> [WORK ORDER]:
Determine whether each of the following statements agrees with the passage on weather in literature. Answer yes or no and quote the words that decide it. 1. The writer's adopted hometown is in Oregon. 2. Schulz writes that weather has a good reputation as a literary subject. 3. In the Tohoku account, there was snow on the ground.

> [SOURCE PASSAGE]:

•••••

The weather is often the subject we revert to when we don’t have anything to talk about, or when we don’t know someone well enough to know what to talk about. We are all effected by and threaded together by the weather. In my native New England, the skies are ever-changing, always fickle, and I’m finding the same in my adopted hometown in Oregon, where interactions with strangers almost always involves a conversation about the weather: Whoa, did you see it out there? Yeah, messy out there, isn’t it? But it was so sunny earlier!

In “Writers in the Storm,” New Yorker staff writer Kathryn Schulz deconstructs the presence of weather in literature, noting that, “as literary subjects go, weather has a terrible reputation. […] On the one hand, weather is widely regarded as the most banal topic in the world—in print as in conversation, the one we resort to when we have nothing else to say. On the other hand, it stands perpetually accused of melodrama.”

Anthony Doerr, in Four Seasons in Rome, writes, “The New York Times will run a halfhearted review of my newly published novel on Sunday that includes the sentence ‘Doerr’s interest in nature is so obsessive that the whole equation of man in nature becomes heavily skewed in favor of the latter, producing fiction of rapturous beauty but of an oddly cold, uninvolving nature, as if it were embalmed in its own lustrous style.’”

Schulz’s own writing inspired accusations of obsession and melodrama, while inciting histrionic behavior in this reader. In “The Really Big One,” which considers the potentially devastating aftermath of a quake off the coast of Oregon, Schulz slowly reconstructs those first few minutes when the earthquake and tsunami struck Japan, as tracked by someone at a seismology conference in Tohoku: “There was a chill in the air, and snow flurries, but no snow on the ground. Nor, from the feel of it, was there ground on the ground.” As “the quake passed the two-minute mark,” she writes, “The trees, still hung with the previous autumn’s dead leaves, were making a strange rattling sound.”

A chill in the air, snow flurries but no snow, the remnants of autumn’s dead leaves rattling: in any other context this may seem banal, but here, these elements are a touchstone. The pausing to consider the weather, the context, emphasizes how long two minutes can be when waiting amidst flurries for the earth to stop quaking, and helps one understand that the devastation was that much more devastating because of the cold winter air.

•••••

> [GIVEN MATERIAL]:
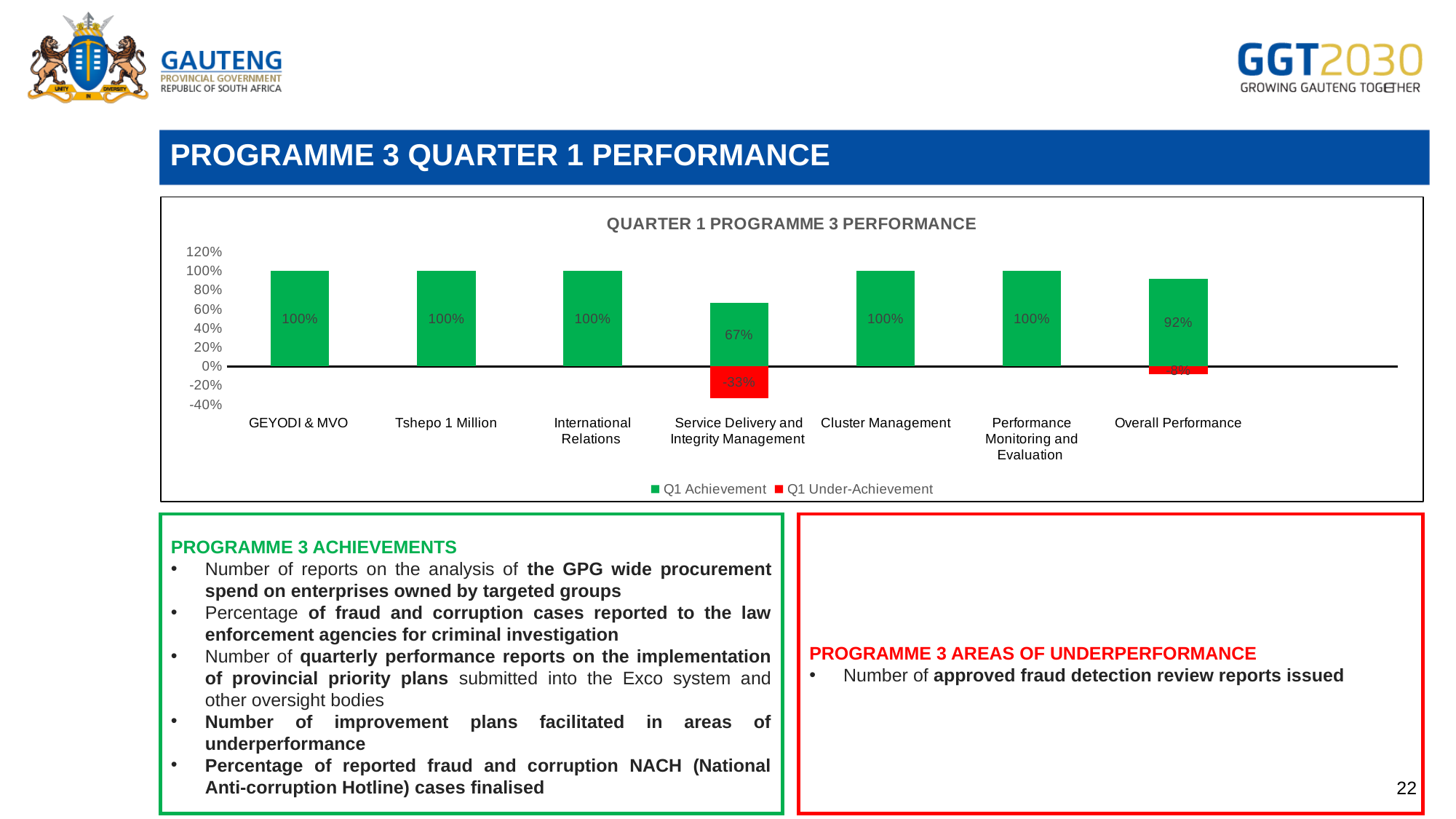
Which category has the lowest Q1 Achievement value? Service Delivery and Integrity Management What is the Q1 Achievement value for Cluster Management? 100% What kind of chart is shown on the slide? Bar chart What is the title of the chart? QUARTER 1 PROGRAMME 3 PERFORMANCE What is the Q1 Achievement value for Overall Performance? 92% What is the Q1 Under-Achievement value for Service Delivery and Integrity Management? -33% Which has a higher Q1 Achievement value, Overall Performance or Service Delivery and Integrity Management? Overall Performance How many series does the chart legend list? 2 How many categories have a Q1 Achievement value of 100%? 5 How many categories are shown on the x axis of the chart? 7 What is the Q1 Achievement value for Service Delivery and Integrity Management? 67% What is the difference between the Q1 Achievement values for GEYODI & MVO and Service Delivery and Integrity Management? 33%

•••••

> [SOLUTION TO THIS TASK]:
1. Yes: "my adopted hometown in Oregon"
2. No: "as literary subjects go, weather has a terrible reputation"
3. No: "but no snow on the ground"